Le libraire organise également des soirées lecture ou, plus rarement, des concerts. « Un client a été surpris de trouver les livres moins chers chez moi que sur un site de vente en ligne. En fait, elle avait oublié qu’il y avait des frais de port. Nous sommes dans une société consumériste où les gens veulent tout tout de suite », regrette-t-elle, car quoi qu’on dise, on ne pourra jamais remplacer les précieux conseils des professionnels. « Depuis trois ans, des habitués viennent me voir directement au lieu d’aller sur Amazon, car je connais leurs goûts et ils savent que lorsque je n’ai pas le livre que je cherche, je peux passer par d’autres libraires. “
Café, glaces et bouteilles de vin parmi les livres
S’il y en a un pour qui sa petite librairie reflète son parcours spirituel au fil des années, c’est bien Arthur, 37 ans, poussant encore plus loin l’originalité avec « Verticale » ouverte il y a un an et demi chez Carla-Bayle. Parmi les quelques jouets pour enfants, les bijoux fabriqués par sa compagne et les nouveaux livres axés sur la spiritualité, la poésie, les récits de voyages, figurent des bouteilles de vin naturel provenant de vignerons locaux.
Quelques bouteilles au début qui ont fini par prendre toute la place au fond de la boutique. Cette ambiance à la fois unique et conviviale ne manque pas d’attirer l’attention des passants, à l’image de cette pancarte colorée à l’entrée de sa librairie indiquant qu’on peut aussi trouver des bières artisanales, du café, du thé, et même pour ceux qui ont une douceur dent, glace.
« Au tout début, j’avais des instruments de musique et des pétards », rigole-t-il. La caverne d’Ali Baba s’est agrandie au fil du temps. Le trentenaire vient d’obtenir sa licence 3 lui permettant de proposer un nouveau concept, celui de bar à vin. L’occasion rêvée pour les clients, promet le gérant, de jouer, lire, déguster du vin local, le tout devant un coucher de soleil à couper le souffle.
Malgré les défis, ces librairies indépendantes prouvent qu’avec une touche de créativité et de passion, elles peuvent redéfinir leur rôle et assurer leur pérennité. Arthur n’hésite pas à se réinventer, comme d’autres libraires, pour « suivre » et faire en sorte que leur magasin soit au moins le plus rentable possible. Sur les marchés, les bouteilles représentent 50 % de ses ventes. Fort de cette licence, il prévoit désormais des soirées dégustation au milieu des livres. Une belle promesse d’un voyage hors du temps.

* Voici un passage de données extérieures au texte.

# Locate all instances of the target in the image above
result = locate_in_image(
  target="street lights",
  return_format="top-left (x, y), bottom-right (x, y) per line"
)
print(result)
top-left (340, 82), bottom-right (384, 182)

Une librairie qui fait également office de restaurant et de salle de spectacle
Sur la commune de Verniolle, la librairie Le Relais de Poche fait également vivre la culture en milieu rural en organisant des concerts, des expositions, des apéritifs slam, des cafés philosophiques et même en proposant de la restauration.
Dominique Mourlane, passionnée de lecture et des arts du spectacle, mais aussi restauratrice de métier, a créé ce lieu en 2017, en s’inspirant d’établissements similaires comme la librairie-tartinerie de Sarrant dans le Gers et le Café Plum de Lautrec. Le Relais de Poche se démarque par sa programmation de chanson française, avec des artistes de renom comme Bernard Joyet, Govrache ou encore David Lafore. Le libraire, soutenu par son épouse et des membres d’associations locales, a trouvé la combinaison parfaite pour rendre accessible la culture en Ariège.
Le lieu propose également des ateliers de chant, de théâtre et d’écriture pour les écoles.